• [Directive]: Format the lines as a JSON list of strings, starting at the line that contains "What is the" and ending at the final line, with one string per line and blank lines left out.

────

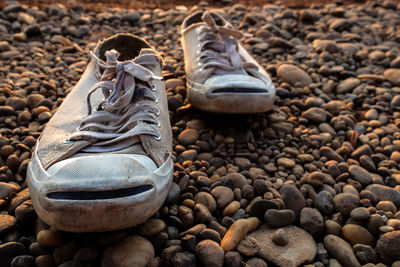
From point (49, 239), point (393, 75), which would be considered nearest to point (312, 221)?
point (49, 239)

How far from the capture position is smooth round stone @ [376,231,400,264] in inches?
60.1

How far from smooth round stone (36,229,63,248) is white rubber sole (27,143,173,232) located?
0.48 ft

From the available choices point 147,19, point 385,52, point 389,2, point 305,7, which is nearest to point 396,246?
point 385,52

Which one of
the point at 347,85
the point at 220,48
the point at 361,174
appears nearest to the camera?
the point at 361,174

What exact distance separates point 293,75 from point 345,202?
133 centimetres

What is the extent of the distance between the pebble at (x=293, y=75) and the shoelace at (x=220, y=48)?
55cm

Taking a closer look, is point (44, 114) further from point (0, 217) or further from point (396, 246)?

────

• [Response]:
[
  "What is the extent of the distance between the pebble at (x=293, y=75) and the shoelace at (x=220, y=48)?",
  "55cm",
  "Taking a closer look, is point (44, 114) further from point (0, 217) or further from point (396, 246)?"
]